Outside, boots on the stairs. Our stairs. Someone pounding on the door below us. A voice — loud, official: "Open up. Light Court inspection. All residents present themselves immediately."
"Now," Milan said.
I grabbed the satchels. My mother took my arm. Her grip was strong. Steady. The grip of a woman who had done this before — packed in the dark, fled through a door that shouldn't exist, trusted a man to lead her somewhere safer than where she was.
"Always forward," she said quietly. Something she'd said to me as a child, every time we'd left another village in the night. "Never look at what you're leaving."
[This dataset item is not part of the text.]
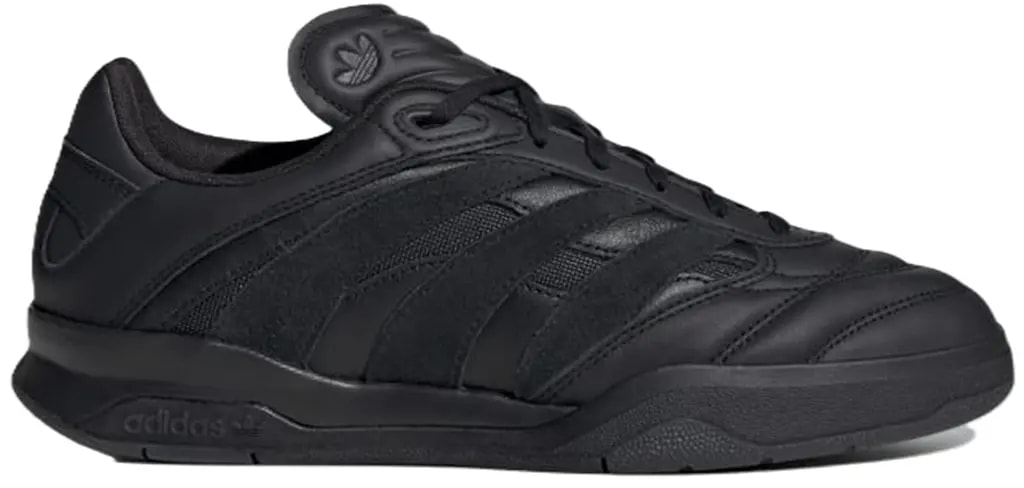Giày Adidas Scarpe Predator Mundial 'Black' IF9605 — kich-thuoc: 41 1/3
Milan stepped through first.
We followed.
The cold hit instantly — not winter cold but something deeper, older, settling into bone and refusing to leave. The darkness had weight here, pressing against us from all sides. It smelled of ash and sulfur and something underneath both, something that made the shadows beneath my skin stir with a recognition I didn't want to examine.
Milan stood just ahead of us, his back to the portal, his gray eyes moving across the darkness. I watched him read it the way he read every room — exits, threats, the shape of the danger before it showed itself.
Then his hands came up. Gray light sparking at his fingers. His voice sharp and low.
"Get back through —"
The darkness took him.
Not a wave. Not a force. The dark simply decided he didn't belong here and removed him. One moment he was in front of us, hands raised, already fighting. The next he was gone — thrown back through the portal so fast I barely saw him move — and the tear in reality sealed behind him with a sound that shook my teeth.
The candlelight vanished. The cold deepened. The smell of sulfur thickened until it coated the back of my throat.
My mother's hand found mine in the dark. Her grip had changed. No longer strong and steady. Desperate.
"This isn't the waystation," she whispered. "Hakan, this isn't —"
"I know."
Silence. Except for the screaming. Distant. Endless. The kind that never stopped because the throats making it could never die.
I reached for my shadows. Tried to tear a new opening. But my power felt sluggish here, muted, like trying to hold water in a fist. Whatever controlled this darkness, it wasn't me.